Adapun tiga nama yang diumumkan PSI sebagai kandidat kuat untuk posisi Ketua Umum adalah:
1. Kaesang Pangarep
Putra bungsu Presiden Jokowi ini saat ini masih menjabat sebagai Ketua Umum PSI. Kaesang dikenal sebagai figur muda yang populer dan menjadi wajah baru PSI sejak ditunjuk pada akhir 2023 lalu. Di bawah kepemimpinannya, PSI berusaha meningkatkan suara anak muda dan menjadi partai dengan pendekatan kreatif dalam kampanye politik.
2. Grace Natalie
Mantan Ketua Umum PSI yang kini menjabat sebagai Wakil Ketua Dewan Pembina. Grace dikenal luas karena perannya membangun fondasi partai sejak awal, serta konsistensinya dalam isu-isu antikorupsi, toleransi, dan hak asasi manusia. Kembalinya Grace dalam bursa calon Ketum menunjukkan kekuatan faksi lama PSI yang tetap diperhitungkan.
3. Isyana Bagoes Oka
Salah satu wajah muda PSI yang dikenal berani dan vokal di media sosial maupun forum publik.

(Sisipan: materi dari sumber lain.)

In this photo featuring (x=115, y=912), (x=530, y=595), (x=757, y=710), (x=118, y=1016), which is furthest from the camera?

Isyana merupakan simbol generasi baru dalam politik PSI, mewakili suara perempuan, generasi Z, dan kalangan aktivis sosial.
Jokowi Tidak Masuk, Spekulasi Pun Buyar
Sebelumnya, spekulasi bahwa Presiden Jokowi akan bergabung dengan PSI dan bahkan menjadi Ketua Umum sempat beredar luas di ruang publik, terutama setelah Kaesang resmi menjadi Ketua Umum partai tersebut. Hubungan dekat PSI dengan keluarga Jokowi serta gaya komunikasi politik PSI yang cenderung pro-Jokowi turut menguatkan rumor tersebut.

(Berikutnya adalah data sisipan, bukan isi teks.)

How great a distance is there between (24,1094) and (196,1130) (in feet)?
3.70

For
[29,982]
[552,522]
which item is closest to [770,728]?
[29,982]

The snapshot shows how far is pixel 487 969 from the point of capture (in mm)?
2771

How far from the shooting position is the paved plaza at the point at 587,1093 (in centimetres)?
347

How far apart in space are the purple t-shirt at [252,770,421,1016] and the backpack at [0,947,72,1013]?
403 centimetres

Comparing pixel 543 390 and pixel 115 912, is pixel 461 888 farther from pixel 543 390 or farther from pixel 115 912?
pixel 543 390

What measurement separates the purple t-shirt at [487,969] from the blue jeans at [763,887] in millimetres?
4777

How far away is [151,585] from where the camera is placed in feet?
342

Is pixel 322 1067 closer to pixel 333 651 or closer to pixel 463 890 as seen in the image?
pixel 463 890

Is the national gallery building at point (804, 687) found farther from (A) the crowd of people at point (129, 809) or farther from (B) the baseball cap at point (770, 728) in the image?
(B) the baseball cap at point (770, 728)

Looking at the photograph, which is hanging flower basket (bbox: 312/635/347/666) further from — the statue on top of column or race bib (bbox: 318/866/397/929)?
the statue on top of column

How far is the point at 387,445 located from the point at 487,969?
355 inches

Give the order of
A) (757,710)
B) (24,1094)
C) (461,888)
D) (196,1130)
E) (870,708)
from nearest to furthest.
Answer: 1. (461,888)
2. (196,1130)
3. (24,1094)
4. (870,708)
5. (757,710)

Namun, dengan diumumkannya tiga nama tersebut tanpa memasukkan Jokowi, maka wacana itu resmi gugur. Juru Bicara PSI menegaskan bahwa partai tetap konsisten pada prinsip regenerasi, meritokrasi, dan transparansi dalam memilih pemimpin.
“PSI adalah partai kader. Kami dorong anak-anak muda terbaik bangsa untuk maju, bukan mengandalkan figur kekuasaan semata,” ujar juru bicara PSI saat konferensi pers di Jakarta, Kamis (26/6/2025).
Pemilihan Akan Dilakukan Internal
PSI belum mengumumkan tanggal pasti pelaksanaan pemilihan Ketua Umum, namun menyebut akan dilakukan dalam forum khusus internal yang melibatkan jajaran pengurus pusat dan daerah.
Langkah ini dinilai sebagai bagian dari upaya PSI untuk tetap tampil segar di tengah stagnasi partai-partai lama, serta memberikan ruang yang lebih besar untuk kader-kader muda tampil dan memimpin.